Berlin's biggest dance festival opened last night with an eerie choreography by Saburo Teshigawara called Music and Mirrors. Check our review here and stay tuned for more coverage of the dance-stravaganza.

Image for Tanz im August: Dancing ghosts
Photo by Bengt Wanselius

Japanese choreographer Saburo Teshigawara’s Music and Mirrors, a ghost piece for eight dancers set to baroque music and contemporary sound, opened the 24th annual Tanz im August festival last night, and returns for an encore performance tonight (Aug 11). Alternating between eerie and affecting tableaux of cloaked and hooded figures and more sweeping passages of movement, the work is a study of disappearance and some of its adjacent processes – apparition, possession, resurrection, relentless continuance.

The strongest performance is given by the lighting – Teshigawara showcasing his skills as a designer for the stage (and Hiroki Shimizu and Sergio Pessanha as ingenious technicians). The play of light on the body creates an astonishing choreography – centripetal strobes blot out and rediscover the hooded figures, vibrating the air on the stage; a series of turning lights on a body in front of a screen create a carousel reminiscent of Muybridge’s early films; dancers lying in strips of light appear to have been severed at the waist. Particularly arresting is a section in which five figures lie, as if dead, each on a raked palette tightly swathed in a rectangle of light, the only motion the rising and falling of the lights on the palettes, like the depression of keys on a piano.

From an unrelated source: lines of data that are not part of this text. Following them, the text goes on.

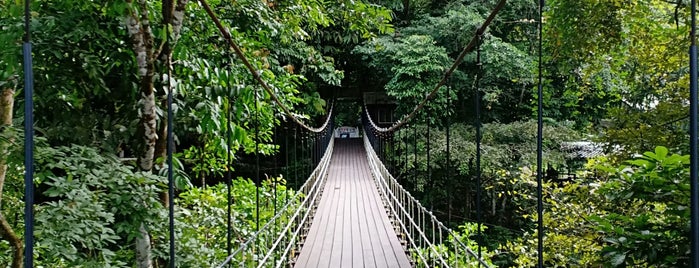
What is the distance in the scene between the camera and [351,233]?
4.19 metres

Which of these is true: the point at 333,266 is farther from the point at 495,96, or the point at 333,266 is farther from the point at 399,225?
the point at 495,96

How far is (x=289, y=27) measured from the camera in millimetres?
3041

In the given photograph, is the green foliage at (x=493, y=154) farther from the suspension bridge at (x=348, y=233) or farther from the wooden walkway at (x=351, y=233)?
the suspension bridge at (x=348, y=233)

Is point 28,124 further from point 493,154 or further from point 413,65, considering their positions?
point 413,65

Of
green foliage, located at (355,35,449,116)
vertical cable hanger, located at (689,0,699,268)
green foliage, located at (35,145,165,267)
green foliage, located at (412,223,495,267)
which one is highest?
green foliage, located at (355,35,449,116)

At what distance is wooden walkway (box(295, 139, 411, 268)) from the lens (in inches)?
132

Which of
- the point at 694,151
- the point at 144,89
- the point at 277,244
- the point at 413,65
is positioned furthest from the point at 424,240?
the point at 413,65

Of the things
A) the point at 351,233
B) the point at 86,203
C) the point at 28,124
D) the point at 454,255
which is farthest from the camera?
the point at 454,255

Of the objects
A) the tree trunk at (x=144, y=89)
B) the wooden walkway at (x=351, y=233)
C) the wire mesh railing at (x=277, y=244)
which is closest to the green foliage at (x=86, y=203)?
the tree trunk at (x=144, y=89)

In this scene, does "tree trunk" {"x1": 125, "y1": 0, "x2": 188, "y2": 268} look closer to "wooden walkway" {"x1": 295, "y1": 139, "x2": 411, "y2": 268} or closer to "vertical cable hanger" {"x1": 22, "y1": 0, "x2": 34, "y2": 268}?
"vertical cable hanger" {"x1": 22, "y1": 0, "x2": 34, "y2": 268}

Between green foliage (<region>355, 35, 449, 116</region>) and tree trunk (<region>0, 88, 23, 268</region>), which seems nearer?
tree trunk (<region>0, 88, 23, 268</region>)

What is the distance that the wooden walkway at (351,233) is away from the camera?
335cm

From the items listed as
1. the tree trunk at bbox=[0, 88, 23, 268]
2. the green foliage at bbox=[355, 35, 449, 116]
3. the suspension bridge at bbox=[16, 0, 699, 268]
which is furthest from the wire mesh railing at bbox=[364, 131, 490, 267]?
the green foliage at bbox=[355, 35, 449, 116]

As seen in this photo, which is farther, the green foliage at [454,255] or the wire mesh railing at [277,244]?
the wire mesh railing at [277,244]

Teshigawara’s use of light to create movement is bold enough to suggest a new choreographic form; the same can’t be said of his more elegiac dance sequences, though his own solos – playing with the tight flow of energy through the body – are technically impressive. The structure of the piece is not particularly strong – static in sections, dropping some intriguing framing devices and visual tropes in favor of less-compelling operatic builds – but the precision of the lighting, the material transformation it effects on the space and the body, is visually stunning and not to be missed.